Un consiglio: non litigate mai con un muro o con una fisioterapista, a meno che non siano a debita distanza da voi.

hey boy hey girl

“Mi vengono in mente i Chemical Brothers”. Già, anche a me.
Siamo tornati? Siamo tornati. E abbiamo ripreso in mano, è il caso di dire, ogni cosa. E la stiamo portando avanti. Come? Alla grande.

Metto su un paio di calzoncini corti, una maglietta bianca (che più bianca non si può), recupero una sigaretta, un accendino, le chiavi di casa e scendo in cortile.

Giulia (seduta nella sua automobile): “Ciao!”
Il Nomade: “Ciao…”
Giulia: “Ma come sei vestito?”
Il Nomade: “Eh, stavo per andare a dormire.”
Giulia: “Ma ti pare? Siamo in mezzo alla strada!”

Mi nascondo dietro una colonna.
Odo un’altra voce.
Nicola: “Alò, ma nte vergogni?”
Il Nomade: “Ma che cazzo volete tutti e due?”

Esaurito il tempo dei convenevoli, iniziamo a parlare della mia mano e di altre amenità.
I condomini (l’avevo dimenticato) sanno essere perfidi, crudeli e più pettegoli delle suocere (o delle parrucchiere).

Arriva un’altra auto.
Nicola: “Ecco, ora siamo al completo!”

Max saluta lampeggiando, e urla qualcosa.
Scende dall’auto.

Max: “Ragazzi, ho qui una bottiglia di bianco, se avete il cavatappi…”
Nicola: “Non scherzare, ce l’ho in macchina.”
Max: “Mancano i bicchieri!”
Il Nomade: “Vado a prenderli io.”

Rientro in casa, mi metto un paio di jeans (uff) e recupero quattro bicchieri.

Giulia: “Ndo te sei cambiato? Nell’ascensore?”
Il Nomade: “No, in un vecchio Motorola 3200.”

Mi mancava questo posto, oh.

Come la Garibaldi.

Un sogno coronato. Un amore che aspettavo da tempo.
Ho già perso l’appetito e ho già iniziato a macinare chilometri.
La guinness-mobile, sullo sfondo, mi vedrà andare via leggero e libero, ogni volta che vorrò sentire l’aria passarmi tra i capelli… Sì, ho scritto una puttanata: devo indossare il casco.

Anita e il Nomade. Non male, vero?

Si

Si

L’ultima volta

Sono le 4, minuto più, minuto meno. L’alba è vicina e San Lorenzo sta per svegliarsi.
Beviamo vodka alla pesca.
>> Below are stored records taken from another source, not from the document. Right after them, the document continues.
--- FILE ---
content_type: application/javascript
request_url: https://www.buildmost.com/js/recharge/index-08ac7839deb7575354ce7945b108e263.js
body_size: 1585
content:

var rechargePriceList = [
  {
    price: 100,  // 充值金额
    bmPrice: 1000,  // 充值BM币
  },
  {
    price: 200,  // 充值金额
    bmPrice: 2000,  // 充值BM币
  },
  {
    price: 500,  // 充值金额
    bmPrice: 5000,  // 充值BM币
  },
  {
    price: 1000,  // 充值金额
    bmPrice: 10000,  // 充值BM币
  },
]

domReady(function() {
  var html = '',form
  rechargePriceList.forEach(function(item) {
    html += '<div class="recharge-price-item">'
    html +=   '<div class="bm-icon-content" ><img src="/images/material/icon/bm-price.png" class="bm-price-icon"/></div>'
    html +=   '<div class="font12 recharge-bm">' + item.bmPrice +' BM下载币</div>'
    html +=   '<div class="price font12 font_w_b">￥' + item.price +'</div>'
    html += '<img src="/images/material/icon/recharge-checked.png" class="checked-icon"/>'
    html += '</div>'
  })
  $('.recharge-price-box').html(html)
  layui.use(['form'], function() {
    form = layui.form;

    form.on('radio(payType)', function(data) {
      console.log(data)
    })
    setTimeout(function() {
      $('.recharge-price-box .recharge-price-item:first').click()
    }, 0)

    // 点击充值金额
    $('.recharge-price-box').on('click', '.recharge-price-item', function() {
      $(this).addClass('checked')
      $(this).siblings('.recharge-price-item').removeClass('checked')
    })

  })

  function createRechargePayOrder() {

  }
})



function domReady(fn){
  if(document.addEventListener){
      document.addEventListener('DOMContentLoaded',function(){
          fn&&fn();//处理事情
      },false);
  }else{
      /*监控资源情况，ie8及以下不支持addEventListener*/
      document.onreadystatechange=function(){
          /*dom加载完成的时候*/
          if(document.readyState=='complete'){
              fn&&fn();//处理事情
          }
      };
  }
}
È imbevibile, in verità, e ci sta dando alla testa.
Ma noi continuiamo a berla, e le tue labbra sanno di pesca. La cosa mi stuzzica e io ti stuzzico.
Chissà perché, poi, dato che detesto la frutta. Ah, che pirla, non detesto te. Non ancora.

Mentre bevo, cerco anche di elaborare quanto mi hai detto a proposito dell’amore, e della tua voglia di potere essere sempre libera.

Una fulminea associazione di idee mi fa ricordare una canzone.
La trascrivo, usando una delle tue innumerevoli biro colorate (un turchese acceso, tendente all’azzurro), e poi te la dedico, cantandola sommessamente.
Chissà perché, poi, dato che non amo cantare sottovoce. E però sono quasi le cinque del mattino, qualcuno potrebbe protestare.

Se il cuore nasce marinaio
non potrai averlo,
perché non basta un altro cuore per tenerlo.